Leral.net - S'informer en temps réel

Réforme du CSM : Ouverture, dialogue et nouvelle ère pour la justice sénégalaise

Rédigé par leral.net le Lundi 5 Janvier 2026 à 11:08 | | 0 commentaire(s)|

Invité de l’émission "En Vérité" sur Radio Sénégal, Aldiouma Sow, ministre conseiller du président de la République, est longuement revenu sur les réformes annoncées du Conseil supérieur de la magistrature (CSM). Il soutient qu’il ne s’agit nullement d’un simple réaménagement institutionnel, mais d’une refondation en profondeur du système […]

Sénégal

Atlanticactu/ Aldiouma Sow/ Justice/ Serigne Ndong

Invité de l’émission En Vérité sur Radio Sénégal, Aldiouma Sow, ministre conseiller du président de la République, est longuement revenu sur les réformes annoncées du Conseil supérieur de la magistrature (CSM). Il soutient qu’il ne s’agit nullement d’un simple réaménagement institutionnel, mais d’une refondation en profondeur du système judiciaire sénégalais, en droite ligne avec la vision du président Bassirou Diomaye Faye.

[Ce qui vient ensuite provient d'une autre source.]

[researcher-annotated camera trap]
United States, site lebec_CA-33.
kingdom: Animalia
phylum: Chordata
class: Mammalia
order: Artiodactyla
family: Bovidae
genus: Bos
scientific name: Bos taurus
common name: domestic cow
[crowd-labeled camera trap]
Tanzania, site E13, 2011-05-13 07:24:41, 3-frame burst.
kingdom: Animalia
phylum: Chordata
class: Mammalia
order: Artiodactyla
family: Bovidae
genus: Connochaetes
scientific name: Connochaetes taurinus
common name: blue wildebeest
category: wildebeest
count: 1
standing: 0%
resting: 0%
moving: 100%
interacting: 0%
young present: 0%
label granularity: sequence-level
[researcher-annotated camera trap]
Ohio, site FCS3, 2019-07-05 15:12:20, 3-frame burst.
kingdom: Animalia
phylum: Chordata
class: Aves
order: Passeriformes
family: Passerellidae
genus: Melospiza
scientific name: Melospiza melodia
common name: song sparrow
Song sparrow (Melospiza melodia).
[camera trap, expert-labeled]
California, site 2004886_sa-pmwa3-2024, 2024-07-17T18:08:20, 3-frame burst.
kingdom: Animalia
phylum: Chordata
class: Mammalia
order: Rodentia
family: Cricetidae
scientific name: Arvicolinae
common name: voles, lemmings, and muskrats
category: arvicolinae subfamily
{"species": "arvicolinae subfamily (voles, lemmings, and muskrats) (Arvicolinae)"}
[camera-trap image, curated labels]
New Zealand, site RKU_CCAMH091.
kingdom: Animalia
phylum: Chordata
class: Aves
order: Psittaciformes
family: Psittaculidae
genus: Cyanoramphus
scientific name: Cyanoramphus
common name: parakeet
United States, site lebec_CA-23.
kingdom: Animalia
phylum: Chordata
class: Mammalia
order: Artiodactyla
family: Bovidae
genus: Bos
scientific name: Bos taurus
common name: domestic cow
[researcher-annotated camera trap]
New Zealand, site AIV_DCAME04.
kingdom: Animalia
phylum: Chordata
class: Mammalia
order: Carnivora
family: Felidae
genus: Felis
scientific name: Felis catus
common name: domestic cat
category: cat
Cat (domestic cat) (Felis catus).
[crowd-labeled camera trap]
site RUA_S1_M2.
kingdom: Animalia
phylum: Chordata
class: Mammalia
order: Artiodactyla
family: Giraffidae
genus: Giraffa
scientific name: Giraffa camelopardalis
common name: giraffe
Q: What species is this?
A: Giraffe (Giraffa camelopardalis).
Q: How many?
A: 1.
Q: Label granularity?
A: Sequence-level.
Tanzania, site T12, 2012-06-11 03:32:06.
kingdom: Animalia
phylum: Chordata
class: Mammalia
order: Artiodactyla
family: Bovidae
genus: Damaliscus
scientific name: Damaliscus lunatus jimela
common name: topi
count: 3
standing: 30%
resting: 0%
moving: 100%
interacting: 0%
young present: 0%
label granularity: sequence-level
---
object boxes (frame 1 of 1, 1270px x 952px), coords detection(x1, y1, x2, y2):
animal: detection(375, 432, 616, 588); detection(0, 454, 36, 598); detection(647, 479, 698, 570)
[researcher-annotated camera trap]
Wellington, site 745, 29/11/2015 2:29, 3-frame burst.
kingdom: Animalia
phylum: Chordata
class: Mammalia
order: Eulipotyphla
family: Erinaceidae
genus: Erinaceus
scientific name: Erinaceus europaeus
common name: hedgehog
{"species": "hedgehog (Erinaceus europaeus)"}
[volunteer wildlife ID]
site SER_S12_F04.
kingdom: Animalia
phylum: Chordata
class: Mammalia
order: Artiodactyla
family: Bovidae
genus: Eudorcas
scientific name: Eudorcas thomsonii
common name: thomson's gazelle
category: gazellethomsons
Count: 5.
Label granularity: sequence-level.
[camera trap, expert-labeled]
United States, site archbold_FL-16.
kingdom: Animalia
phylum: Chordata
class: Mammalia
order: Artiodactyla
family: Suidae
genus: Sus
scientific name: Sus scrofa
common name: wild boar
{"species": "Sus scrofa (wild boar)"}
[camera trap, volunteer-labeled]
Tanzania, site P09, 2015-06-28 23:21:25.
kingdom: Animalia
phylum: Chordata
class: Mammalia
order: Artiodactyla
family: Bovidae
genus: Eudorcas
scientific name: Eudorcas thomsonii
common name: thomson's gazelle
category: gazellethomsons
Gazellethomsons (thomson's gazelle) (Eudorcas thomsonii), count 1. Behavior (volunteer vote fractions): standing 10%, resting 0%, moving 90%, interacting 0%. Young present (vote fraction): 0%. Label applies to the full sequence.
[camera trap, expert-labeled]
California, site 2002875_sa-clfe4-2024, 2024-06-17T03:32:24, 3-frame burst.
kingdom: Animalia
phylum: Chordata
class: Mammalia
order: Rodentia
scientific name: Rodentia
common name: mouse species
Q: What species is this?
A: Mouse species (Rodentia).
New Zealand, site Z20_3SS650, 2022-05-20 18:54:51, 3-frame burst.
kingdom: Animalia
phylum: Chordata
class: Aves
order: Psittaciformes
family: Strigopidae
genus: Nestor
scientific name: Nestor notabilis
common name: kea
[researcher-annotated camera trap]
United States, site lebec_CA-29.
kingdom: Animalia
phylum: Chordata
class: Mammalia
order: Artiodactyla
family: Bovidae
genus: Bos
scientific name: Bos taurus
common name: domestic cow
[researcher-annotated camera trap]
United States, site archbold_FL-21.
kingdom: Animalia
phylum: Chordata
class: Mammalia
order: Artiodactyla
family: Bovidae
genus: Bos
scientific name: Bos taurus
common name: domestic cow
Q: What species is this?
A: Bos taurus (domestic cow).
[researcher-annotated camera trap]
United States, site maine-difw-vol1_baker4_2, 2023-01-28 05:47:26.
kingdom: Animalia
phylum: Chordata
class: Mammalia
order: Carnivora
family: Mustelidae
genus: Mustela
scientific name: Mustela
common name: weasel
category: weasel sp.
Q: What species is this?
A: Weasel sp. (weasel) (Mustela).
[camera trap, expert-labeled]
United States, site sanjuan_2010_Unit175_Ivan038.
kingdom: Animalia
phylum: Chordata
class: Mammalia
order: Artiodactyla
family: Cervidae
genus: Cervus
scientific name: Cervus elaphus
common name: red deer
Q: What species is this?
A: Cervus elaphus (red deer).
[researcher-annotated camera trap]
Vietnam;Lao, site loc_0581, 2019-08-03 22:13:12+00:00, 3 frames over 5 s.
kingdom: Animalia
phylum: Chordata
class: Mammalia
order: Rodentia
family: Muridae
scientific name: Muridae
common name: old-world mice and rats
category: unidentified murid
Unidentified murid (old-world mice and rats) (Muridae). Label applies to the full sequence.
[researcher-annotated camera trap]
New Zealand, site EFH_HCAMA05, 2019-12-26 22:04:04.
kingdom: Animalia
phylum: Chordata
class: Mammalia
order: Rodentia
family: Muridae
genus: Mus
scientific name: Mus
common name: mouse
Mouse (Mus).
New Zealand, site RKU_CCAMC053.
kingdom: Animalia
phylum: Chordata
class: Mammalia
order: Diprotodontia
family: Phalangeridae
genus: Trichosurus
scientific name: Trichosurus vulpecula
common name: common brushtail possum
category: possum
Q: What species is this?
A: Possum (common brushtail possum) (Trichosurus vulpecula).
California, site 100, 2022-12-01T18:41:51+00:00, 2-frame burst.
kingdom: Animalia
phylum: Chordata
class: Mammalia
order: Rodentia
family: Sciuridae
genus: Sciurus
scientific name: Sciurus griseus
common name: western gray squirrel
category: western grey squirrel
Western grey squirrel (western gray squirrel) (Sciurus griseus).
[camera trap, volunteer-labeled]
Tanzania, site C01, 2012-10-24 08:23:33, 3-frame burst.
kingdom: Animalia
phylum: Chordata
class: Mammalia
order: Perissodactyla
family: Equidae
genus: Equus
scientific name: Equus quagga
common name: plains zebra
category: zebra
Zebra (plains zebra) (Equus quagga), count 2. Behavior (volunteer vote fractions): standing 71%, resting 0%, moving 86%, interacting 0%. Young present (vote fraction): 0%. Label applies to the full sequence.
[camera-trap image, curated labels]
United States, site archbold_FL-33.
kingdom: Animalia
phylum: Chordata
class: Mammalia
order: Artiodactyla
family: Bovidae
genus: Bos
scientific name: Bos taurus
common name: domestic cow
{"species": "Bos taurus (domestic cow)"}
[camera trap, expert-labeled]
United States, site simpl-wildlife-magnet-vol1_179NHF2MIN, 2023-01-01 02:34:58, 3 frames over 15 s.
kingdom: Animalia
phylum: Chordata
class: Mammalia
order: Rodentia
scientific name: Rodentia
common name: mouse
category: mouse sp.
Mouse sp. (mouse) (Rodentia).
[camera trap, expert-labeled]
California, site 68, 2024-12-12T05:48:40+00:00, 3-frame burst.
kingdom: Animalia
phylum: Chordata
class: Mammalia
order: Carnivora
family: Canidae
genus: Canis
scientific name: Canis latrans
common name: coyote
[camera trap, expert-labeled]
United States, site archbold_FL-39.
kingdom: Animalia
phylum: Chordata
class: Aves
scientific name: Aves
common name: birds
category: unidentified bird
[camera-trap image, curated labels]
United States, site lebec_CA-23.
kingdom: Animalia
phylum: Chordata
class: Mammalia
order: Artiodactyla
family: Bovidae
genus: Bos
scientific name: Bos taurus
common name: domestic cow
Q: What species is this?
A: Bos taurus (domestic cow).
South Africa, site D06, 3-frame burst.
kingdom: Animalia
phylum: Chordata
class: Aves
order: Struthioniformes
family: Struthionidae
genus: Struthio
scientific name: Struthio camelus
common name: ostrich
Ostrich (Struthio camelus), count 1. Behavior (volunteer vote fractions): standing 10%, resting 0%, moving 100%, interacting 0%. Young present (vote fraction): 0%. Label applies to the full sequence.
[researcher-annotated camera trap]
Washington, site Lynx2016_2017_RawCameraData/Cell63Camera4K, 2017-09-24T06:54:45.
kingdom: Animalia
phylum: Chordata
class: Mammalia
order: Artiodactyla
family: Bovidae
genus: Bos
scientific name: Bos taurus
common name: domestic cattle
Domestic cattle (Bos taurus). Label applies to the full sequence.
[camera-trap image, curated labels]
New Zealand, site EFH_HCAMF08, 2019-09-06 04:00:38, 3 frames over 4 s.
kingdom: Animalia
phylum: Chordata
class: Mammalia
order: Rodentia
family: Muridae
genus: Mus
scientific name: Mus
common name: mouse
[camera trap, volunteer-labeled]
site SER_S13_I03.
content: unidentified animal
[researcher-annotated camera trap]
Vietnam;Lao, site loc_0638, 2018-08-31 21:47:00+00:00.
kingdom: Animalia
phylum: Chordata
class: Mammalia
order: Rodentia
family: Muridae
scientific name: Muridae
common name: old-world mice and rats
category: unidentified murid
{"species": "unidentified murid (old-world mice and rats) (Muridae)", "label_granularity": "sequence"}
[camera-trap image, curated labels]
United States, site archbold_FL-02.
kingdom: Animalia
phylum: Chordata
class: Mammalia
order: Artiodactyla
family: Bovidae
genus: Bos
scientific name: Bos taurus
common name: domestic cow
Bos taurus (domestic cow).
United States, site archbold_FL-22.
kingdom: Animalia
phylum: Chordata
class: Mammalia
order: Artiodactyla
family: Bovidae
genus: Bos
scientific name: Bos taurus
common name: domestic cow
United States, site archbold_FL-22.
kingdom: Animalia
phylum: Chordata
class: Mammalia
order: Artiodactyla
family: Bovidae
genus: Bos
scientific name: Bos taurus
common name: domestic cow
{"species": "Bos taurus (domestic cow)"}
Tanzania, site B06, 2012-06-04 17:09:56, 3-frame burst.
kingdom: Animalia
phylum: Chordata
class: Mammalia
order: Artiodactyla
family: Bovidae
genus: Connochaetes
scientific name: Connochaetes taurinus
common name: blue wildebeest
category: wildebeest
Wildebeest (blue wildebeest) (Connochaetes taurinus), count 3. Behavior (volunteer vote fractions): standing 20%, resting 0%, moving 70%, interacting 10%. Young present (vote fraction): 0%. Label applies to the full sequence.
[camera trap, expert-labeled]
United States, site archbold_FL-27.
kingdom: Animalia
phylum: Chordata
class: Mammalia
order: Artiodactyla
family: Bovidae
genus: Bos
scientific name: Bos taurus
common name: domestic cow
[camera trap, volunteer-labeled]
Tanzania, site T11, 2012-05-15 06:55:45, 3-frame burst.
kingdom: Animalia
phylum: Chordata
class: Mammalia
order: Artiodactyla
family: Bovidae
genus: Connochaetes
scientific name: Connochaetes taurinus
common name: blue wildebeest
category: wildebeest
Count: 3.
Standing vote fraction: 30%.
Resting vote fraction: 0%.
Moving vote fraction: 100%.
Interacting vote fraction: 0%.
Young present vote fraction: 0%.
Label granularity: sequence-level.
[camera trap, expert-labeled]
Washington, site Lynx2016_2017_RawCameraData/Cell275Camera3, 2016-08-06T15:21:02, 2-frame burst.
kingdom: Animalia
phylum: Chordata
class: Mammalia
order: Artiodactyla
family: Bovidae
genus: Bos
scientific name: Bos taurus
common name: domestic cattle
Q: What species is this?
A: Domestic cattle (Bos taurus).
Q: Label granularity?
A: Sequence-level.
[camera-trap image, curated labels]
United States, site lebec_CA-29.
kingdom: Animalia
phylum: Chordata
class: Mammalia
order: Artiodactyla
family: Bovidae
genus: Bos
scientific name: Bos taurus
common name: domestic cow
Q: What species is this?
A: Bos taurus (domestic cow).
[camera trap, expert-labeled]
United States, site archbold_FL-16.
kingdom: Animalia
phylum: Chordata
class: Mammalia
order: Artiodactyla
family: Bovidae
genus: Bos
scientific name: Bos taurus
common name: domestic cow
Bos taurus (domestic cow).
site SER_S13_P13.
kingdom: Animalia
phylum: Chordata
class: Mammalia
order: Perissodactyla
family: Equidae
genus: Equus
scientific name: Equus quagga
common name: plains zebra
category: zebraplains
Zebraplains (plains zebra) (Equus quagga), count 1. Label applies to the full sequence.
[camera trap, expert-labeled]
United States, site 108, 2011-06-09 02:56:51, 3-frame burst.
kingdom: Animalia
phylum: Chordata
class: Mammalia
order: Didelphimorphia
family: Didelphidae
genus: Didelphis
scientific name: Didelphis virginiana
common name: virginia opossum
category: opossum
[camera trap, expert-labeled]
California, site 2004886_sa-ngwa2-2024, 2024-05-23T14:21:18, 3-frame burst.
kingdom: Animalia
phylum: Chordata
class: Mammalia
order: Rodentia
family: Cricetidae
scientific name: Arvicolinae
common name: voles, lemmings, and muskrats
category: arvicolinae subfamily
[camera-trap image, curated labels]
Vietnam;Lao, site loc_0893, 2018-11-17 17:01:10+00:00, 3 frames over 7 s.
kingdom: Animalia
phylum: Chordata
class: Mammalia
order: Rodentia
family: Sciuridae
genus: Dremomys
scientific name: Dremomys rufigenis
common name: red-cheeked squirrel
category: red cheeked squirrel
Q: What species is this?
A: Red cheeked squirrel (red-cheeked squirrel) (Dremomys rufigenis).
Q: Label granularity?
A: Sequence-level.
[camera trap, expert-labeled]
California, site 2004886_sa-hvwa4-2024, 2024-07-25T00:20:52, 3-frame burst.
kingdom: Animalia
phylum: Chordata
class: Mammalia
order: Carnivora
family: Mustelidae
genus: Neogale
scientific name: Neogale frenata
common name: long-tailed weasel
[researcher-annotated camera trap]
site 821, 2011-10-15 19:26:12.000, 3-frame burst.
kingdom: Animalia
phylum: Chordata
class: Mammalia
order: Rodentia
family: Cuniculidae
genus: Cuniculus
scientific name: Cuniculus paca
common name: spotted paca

Selon Aldiouma Sow, la justice sénégalaise, depuis 1960, a souvent été perçue comme inféodée au pouvoir politique plutôt qu’au service des citoyens. « La justice était rendue au nom d’un régime. Aujourd’hui, la volonté du chef de l’État est claire : faire en sorte que la justice soit réellement rendue au nom du peuple, non seulement dans les textes, mais aussi dans la pratique quotidienne », a-t-il déclaré.

Parmi les innovations majeures envisagées figure la recomposition du Conseil supérieur de la magistrature. Jusqu’à présent, hormis le président de la République et le ministre de la Justice, cette instance est constituée exclusivement de magistrats, une configuration que le ministre conseiller juge peu représentative de la diversité sociale.

« Pour que la justice soit rendue au nom du peuple, il est essentiel que le peuple, à travers ses segments représentatifs notamment la société civile et d’autres corps puisse avoir voix au chapitre dans le fonctionnement de la justice », a expliqué Aldiouma Sow, estimant que cette ouverture justifie pleinement l’usage du terme refondation.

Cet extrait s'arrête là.